第二天夏知阳醒来看到五个未接电话,全都是严㫰打来的,夏知阳揉了揉红肿的眼睛,平复一下呼吸给他打回去,却没想到又是无人接听。
国庆假期的那几天,夏知阳一直跟着爸妈四处奔走为爷爷准备后事,没有心思再试图联络过严㫰,严㫰那头也完全没有传来一丝动静。
两个人之间中断了了联系,一直到假期结束回到学校的那天,夏知阳才终于在睡觉前接到了来自严㫰的电话。
电话那头传来的声音低沉沙哑,听起来出奇地疲惫,但夏知阳没有注意到,他被瞬间涌上来的不解与愤怒冲昏了头脑。

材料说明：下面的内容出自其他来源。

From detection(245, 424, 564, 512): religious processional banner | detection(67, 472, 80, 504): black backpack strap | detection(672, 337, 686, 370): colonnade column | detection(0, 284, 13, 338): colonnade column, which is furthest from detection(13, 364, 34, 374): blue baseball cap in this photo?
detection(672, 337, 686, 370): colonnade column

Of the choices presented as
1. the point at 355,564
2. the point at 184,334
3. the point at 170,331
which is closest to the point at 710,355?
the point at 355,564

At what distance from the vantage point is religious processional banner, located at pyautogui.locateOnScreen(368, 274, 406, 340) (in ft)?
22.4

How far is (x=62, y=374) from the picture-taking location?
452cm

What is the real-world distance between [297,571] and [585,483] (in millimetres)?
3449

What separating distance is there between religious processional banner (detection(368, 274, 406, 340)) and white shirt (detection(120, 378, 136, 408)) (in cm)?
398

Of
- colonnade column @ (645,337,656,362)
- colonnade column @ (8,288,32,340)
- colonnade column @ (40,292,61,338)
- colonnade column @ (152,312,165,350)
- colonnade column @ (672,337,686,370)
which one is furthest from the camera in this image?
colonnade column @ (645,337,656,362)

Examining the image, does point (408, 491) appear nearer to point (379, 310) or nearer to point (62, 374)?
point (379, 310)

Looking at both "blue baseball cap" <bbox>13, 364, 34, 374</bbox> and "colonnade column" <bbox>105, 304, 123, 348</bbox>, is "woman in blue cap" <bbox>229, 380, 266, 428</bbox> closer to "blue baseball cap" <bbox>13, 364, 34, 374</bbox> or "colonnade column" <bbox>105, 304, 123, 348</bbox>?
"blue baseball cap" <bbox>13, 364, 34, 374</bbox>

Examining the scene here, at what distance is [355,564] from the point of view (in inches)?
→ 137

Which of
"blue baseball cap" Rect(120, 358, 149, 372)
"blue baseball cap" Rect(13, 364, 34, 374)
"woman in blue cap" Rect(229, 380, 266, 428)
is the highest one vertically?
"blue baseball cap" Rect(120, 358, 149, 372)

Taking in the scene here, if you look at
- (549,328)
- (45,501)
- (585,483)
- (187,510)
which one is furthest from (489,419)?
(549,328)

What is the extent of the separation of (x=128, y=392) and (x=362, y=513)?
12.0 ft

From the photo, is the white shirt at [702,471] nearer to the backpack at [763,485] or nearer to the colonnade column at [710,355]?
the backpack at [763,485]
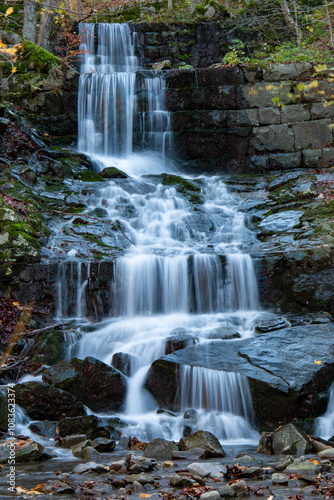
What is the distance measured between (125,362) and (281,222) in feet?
17.2

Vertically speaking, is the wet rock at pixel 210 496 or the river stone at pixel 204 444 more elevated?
the wet rock at pixel 210 496

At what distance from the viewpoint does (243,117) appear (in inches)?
556

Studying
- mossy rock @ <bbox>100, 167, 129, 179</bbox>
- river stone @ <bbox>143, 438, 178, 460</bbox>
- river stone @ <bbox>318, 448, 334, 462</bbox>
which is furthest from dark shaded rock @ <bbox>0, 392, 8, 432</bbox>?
mossy rock @ <bbox>100, 167, 129, 179</bbox>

他一直以为严㫰会是那个能和自己一起分享喜悦承担痛苦的人,然而他没想到,严㫰却偏偏在他最需要的时候视而不见。
夏知阳在电话里发了一大通脾气,第一次对着严㫰大吼。
严㫰没有反驳,只是一个劲地低声说着:“对不起,我最近没有办法和你多联系。”
夏知阳渐渐安静了下来,最后在结束通话前问了一句:“你今年寒假还回来吗?”
严㫰说:“应该不回了。”
夏知阳说:“好。”
这是严㫰和夏知阳之间的最后一次通话,那之后严㫰这个人便像从世界上消失了一样,再也没有了音讯。
夏知阳不知道事情为什么会变成这样,他不明白是哪个环节出了错,原本好好的两个人为什么突然就走到这一步。
爷爷的事情过去很久之后他曾好几次反省过自己,也给严㫰发过几次消息。
他说:“对不起啊严日良,我那天不该冲你发脾气,你是不是生气啦?”
“你今年寒假不回来的话明年暑假还回来吗?”
“生日快乐!”
“你好久没理我啦,你要是太忙的话我攒机票过去看你好不好?”
但严㫰始终没有回复过他,到后来干脆连qq头像也变成了灰色。
夏知阳又给他打过一次电话,可电话里的英文却告诉他,该用户已欠费停机。
后来的很长一段时间里,夏知阳都不知道该怎么去定义他和严㫰的关系,明明两人还互相躺在好友列表里,头像却再也不会亮起。
明明没有说分手,却再也没有了联系。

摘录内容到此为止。